The Ghost Brigades, by John Scalzi, is the second novel in the Old Man’s War trilogy. Existing in the same basic time period as the first book, we see new and familiar faces. My general feelings of this book can be summed up by a simple statement: it existed to connect the first and last book. While it wasn’t a horrible read, it felt largely superfluous to the overarching story, and I had a hard time caring about the main character. Since it is the middle book of a trilogy, I’ll call this one a READ WITH CAUTION. It wasn’t bad, but I had little patience for a lot of things that took place, and I felt like it was a bit of a deviation from what made the first book, Old Man’s War, interesting.
Here, There Be Spoilers
Scalzi’s The Ghost Brigades follows Jared Dirac, who was created in a manner slightly different than his fellow members of the Ghost Brigades.

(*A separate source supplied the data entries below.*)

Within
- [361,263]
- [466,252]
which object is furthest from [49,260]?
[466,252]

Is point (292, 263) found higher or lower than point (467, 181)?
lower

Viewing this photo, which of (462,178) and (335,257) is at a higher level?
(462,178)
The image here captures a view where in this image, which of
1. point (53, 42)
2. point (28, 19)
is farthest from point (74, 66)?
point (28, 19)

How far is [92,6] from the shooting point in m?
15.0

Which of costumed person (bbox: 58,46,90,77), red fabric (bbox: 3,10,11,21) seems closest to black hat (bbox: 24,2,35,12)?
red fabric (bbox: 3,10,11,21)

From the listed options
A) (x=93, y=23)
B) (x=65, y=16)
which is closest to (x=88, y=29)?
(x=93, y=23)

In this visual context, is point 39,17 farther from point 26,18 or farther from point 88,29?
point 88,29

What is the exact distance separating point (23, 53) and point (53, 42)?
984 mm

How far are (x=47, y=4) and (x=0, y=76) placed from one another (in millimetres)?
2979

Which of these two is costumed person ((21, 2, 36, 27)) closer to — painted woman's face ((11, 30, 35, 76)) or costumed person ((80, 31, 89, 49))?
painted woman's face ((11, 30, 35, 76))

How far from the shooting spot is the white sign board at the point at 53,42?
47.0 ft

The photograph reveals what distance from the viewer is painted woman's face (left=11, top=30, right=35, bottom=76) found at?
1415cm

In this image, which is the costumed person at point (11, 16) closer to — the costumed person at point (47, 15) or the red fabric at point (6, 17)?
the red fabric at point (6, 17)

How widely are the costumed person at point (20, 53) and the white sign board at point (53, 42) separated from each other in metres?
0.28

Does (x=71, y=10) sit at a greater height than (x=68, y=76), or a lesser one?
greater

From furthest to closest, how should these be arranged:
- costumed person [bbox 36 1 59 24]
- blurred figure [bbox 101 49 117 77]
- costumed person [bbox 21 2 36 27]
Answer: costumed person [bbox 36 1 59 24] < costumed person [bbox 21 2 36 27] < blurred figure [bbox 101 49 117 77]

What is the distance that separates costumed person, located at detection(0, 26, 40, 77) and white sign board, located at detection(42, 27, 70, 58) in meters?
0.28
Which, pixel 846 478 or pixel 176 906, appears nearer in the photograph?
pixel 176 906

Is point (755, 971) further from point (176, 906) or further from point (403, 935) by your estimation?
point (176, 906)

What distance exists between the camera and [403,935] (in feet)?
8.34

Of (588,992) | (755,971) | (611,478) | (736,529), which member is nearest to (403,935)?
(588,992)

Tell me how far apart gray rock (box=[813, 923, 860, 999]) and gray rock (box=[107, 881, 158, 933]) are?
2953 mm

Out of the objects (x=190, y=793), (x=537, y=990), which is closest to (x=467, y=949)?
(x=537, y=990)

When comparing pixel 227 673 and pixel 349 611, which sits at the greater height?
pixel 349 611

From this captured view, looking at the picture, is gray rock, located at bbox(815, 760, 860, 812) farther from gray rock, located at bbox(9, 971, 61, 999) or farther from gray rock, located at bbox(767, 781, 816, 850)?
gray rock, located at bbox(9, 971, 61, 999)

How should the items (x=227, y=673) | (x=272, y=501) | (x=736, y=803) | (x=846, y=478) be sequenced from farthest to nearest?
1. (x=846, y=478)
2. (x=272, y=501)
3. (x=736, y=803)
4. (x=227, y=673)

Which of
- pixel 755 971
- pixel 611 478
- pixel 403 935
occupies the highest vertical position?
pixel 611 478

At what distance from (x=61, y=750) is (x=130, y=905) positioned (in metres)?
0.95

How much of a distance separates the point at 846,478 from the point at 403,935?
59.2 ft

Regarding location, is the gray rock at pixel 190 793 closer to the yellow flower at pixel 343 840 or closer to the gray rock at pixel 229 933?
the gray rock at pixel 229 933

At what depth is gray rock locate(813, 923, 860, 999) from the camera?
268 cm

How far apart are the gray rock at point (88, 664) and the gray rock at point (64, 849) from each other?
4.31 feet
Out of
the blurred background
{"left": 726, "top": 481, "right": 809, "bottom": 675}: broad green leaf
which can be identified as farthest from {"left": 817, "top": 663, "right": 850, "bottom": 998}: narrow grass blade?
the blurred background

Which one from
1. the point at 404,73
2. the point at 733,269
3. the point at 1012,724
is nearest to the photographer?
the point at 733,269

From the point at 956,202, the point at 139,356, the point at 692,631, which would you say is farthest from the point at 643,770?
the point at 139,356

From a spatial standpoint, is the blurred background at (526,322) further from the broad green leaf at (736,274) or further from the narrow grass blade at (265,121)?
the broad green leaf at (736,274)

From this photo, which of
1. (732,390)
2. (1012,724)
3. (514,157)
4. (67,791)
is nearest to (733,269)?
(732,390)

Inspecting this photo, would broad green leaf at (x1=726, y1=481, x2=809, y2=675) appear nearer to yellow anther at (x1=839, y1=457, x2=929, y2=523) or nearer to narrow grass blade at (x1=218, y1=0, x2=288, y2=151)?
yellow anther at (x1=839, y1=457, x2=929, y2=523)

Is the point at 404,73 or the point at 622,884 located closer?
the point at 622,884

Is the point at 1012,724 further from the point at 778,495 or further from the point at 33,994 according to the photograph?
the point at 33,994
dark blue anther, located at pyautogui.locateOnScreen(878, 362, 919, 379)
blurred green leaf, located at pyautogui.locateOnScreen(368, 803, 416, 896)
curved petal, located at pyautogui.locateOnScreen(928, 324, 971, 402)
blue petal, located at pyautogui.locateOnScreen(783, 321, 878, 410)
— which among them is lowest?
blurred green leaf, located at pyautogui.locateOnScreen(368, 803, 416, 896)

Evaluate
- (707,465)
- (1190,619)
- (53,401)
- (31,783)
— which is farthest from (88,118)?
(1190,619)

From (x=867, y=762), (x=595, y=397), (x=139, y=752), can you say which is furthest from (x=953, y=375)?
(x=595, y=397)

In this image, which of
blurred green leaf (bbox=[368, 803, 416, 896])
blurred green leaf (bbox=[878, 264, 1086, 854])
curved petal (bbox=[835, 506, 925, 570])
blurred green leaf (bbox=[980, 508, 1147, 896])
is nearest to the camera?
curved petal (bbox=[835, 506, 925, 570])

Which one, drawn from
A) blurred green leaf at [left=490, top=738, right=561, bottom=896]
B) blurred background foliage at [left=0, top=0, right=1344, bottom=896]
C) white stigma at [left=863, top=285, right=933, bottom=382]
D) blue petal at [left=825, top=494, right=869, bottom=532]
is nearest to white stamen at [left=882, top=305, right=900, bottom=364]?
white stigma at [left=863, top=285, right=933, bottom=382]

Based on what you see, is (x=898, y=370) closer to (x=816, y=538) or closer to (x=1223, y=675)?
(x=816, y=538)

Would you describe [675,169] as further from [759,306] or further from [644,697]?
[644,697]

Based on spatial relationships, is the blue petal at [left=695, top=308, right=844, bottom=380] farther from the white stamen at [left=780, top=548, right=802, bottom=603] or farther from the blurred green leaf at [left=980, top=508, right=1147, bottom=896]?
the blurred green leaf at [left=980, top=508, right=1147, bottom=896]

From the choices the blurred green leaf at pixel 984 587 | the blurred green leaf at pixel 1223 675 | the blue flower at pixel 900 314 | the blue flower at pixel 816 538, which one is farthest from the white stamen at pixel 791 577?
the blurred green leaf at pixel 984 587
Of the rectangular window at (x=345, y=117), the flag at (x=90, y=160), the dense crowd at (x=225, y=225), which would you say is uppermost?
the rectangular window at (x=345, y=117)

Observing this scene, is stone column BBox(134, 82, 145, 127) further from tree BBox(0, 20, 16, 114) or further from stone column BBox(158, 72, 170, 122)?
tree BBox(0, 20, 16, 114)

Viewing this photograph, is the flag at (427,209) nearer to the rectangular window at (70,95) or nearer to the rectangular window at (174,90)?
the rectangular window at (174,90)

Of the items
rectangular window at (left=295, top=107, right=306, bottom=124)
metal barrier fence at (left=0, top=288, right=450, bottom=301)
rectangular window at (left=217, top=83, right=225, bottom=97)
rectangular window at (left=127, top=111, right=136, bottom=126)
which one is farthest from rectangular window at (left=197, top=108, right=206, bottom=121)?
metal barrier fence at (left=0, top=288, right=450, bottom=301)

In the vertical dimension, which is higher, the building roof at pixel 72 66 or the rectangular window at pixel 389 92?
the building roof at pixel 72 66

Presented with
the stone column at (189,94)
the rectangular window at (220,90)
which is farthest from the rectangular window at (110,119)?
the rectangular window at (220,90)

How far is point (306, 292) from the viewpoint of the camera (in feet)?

He is thrust into a world where he must cope with being born an adult and slowly learning that his consciousness is a copy of a traitor to his species, though he isn’t an exact copy in the sense of feelings and emotions. He is eventually key in tracking down and bringing justice to the traitor, along with Jane Sagan from the first book.
We’re introduced to the concept of the Ghost Brigades soldiers in the first book, where the main character ends up directly interacting with them after the intrigue of seeing his dead wife’s body. While the creation, design, and moral implications of the Ghost Brigades are interesting in concept, the focus on them in the book felt largely like a repeat of the training sequences in the first book, but with less interesting characters. The reader is forced to relive the training that occurred in the first book, only in a more rapid manner, and is introduced to an upgraded version of the CDF soldiers.
Jared’s journey to find himself and come to terms with the fact that his consciousness was a copy of a traitor is fairly interesting, though it doesn’t really feel compelling to me in a larger sense. The cast of characters here just isn’t what I had expected, and I felt myself yearning for the charisma that the first book’s protagonist had. I feel like Scalzi wanted to develop Jane’s character a little more before he got to the third book, so he created this story arc in order to add a little more oomph to her character while revealing a bit more of the galaxy’s politics.
I did enjoy learning more about the alien species in the galaxy, as well as the ways the CDF was furthering their research when it comes to human modification and those sorts of things. I feel like this could have been an intriguing standalone novel, but as a follow up to the first, it fell a bit short.
While not an altogether unenjoyable story, I will label this READ WITH CAUTION. Breeze through it in order to get to the next book, in my opinion.